Le camerounais Paul Biya a une longévité exceptionnelle : 33 ans de présidence, réélu six fois. Les prisons de son pays accueillent régulièrement les opposants gênants. DirectSoir, journal fondé par Bolloré, n’est pas du genre à mentionner les rapports inquiétants d’Amnesty International sur Paul Biya. Pourtant, les unes de chefs d’états africains y sont courantes. La démocratie n’est pas le souci de Bolloré, il fait du business.

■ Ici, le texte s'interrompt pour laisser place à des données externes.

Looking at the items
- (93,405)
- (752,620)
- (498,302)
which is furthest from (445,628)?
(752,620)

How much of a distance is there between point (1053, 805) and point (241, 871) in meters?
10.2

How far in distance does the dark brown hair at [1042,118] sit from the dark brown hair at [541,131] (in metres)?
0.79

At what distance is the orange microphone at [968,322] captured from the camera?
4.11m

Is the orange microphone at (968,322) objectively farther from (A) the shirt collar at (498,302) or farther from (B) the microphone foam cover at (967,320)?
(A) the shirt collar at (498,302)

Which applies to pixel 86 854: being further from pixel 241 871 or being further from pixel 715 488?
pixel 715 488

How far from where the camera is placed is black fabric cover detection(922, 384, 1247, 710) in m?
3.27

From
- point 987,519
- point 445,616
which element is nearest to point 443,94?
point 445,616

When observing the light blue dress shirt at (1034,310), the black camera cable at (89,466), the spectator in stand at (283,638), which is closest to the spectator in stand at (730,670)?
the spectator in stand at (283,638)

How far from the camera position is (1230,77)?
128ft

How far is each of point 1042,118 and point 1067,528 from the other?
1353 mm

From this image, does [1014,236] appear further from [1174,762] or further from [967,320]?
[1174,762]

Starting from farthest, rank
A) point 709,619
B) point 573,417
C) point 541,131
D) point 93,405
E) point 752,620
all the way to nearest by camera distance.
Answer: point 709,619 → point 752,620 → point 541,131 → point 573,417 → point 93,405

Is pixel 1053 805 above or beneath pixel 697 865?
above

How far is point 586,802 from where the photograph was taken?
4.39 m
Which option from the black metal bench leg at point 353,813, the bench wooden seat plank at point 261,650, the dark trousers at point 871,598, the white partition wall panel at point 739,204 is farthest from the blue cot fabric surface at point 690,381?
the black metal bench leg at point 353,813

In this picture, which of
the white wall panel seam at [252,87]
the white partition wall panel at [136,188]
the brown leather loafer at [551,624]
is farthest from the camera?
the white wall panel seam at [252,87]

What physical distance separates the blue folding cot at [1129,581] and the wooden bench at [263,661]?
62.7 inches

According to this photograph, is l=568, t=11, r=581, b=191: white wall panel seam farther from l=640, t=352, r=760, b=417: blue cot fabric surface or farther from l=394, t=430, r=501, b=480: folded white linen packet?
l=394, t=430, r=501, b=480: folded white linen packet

L’assemblée générale est une occasion de le lui rappeler, faute de mieux.

Deux mondes se frottent

Au contact de la barrière humaine, un actionnaire frustré admoneste : « Ce que vous faites, ça ne sert strictement à rien, sinon de mettre dans la tête des gens de mon âge des soucis en plus. ». L’homme âgé s’exprime avec l’accent condescendant du XVIème arrondissement, ses soucis personnels semblent primer sur ceux des paysans et ouvriers africains. Il nous conseille « d’écrire nos messages aux journalistes », nous lui rappelons l’état de la presse “libre“ à la sauce Bolloré, puis il force le passage avec l’aide d’un policier sous les airs scandés de « Bolloré Voleur, Actionnaires Complices ».

Du côté de la porte sud, où nous sommes appelés en renfort, les propos contestataires reprennent: « Ils financent les criminels, pour les intérêts de la France. Paul Kagamé c’est un criminel, Kabila c’est un criminel. Après ils vont nous distraire avec l’immigration ! ». L’indignation monte d’un cran, pour les militants qui ont des attaches en Afrique. Messages qui alternent avec des formes légères. Sur une mélodie de Piaf, Milord, « Allez venez dehors, vous asseoir avec nous…», les actionnaires sont invités à une autre table de négociations, la nôtre. Un salon bien moins confortable. Un couple de petits actionnaires à la retraite, démunis face à l’inattendue situation, écoutent enfin quelques-uns de nos arguments. Nous tentons de les persuader de poser une question en AG, sans trop y croire : ils sont trop humbles pour prendre la parole devant Monsieur Bolloré ; et pas prêts à venir s’entrainer aux AG place de la République.

D’autres petits porteurs sont carrément énervés de ne pouvoir écouter leur mentor. L’altercation finit par des invectives de mépris vis à vis de l’Afrique. L’esprit colonialiste a la dent dure. Bref, la prise de contact est difficile, les résultats incertains. Une petite victoire tout de même : le patron a du s’excuser auprès de ses actionnaires pour les perturbations. S’il s’excusait auprès des paysans et ouvriers spoliés ou exploités, ce serait mieux. S’il tenait ses engagements, ce serait encore mieux. Face à un tel pouvoir industriel, financier et politique, la lutte va être longue.

La première bonne nouvelle de ce rassemblement, c’est l’alliance entre des citoyens très divers, des collectifs très divers, des modes de communication et d’actions complémentaires.

Une moins bonne est qu’il y a eu deux interpellations, dont une garde à vue prolongée. La France dérive petit à petit vers une répression des opposants, qui, si elle exclue encore la torture, se rapproche les méthodes de Paul Biya au Cameroun. Mais après tout, Paul Biya n’est-il pas un bon élève de l’école française ?

Ces convergences de méthodes étatiques délétères, pourraient aussi amener plus de citoyens français vers une cause commune des peuples africains et français. Reste du boulot, mais une dynamique s’enclenche.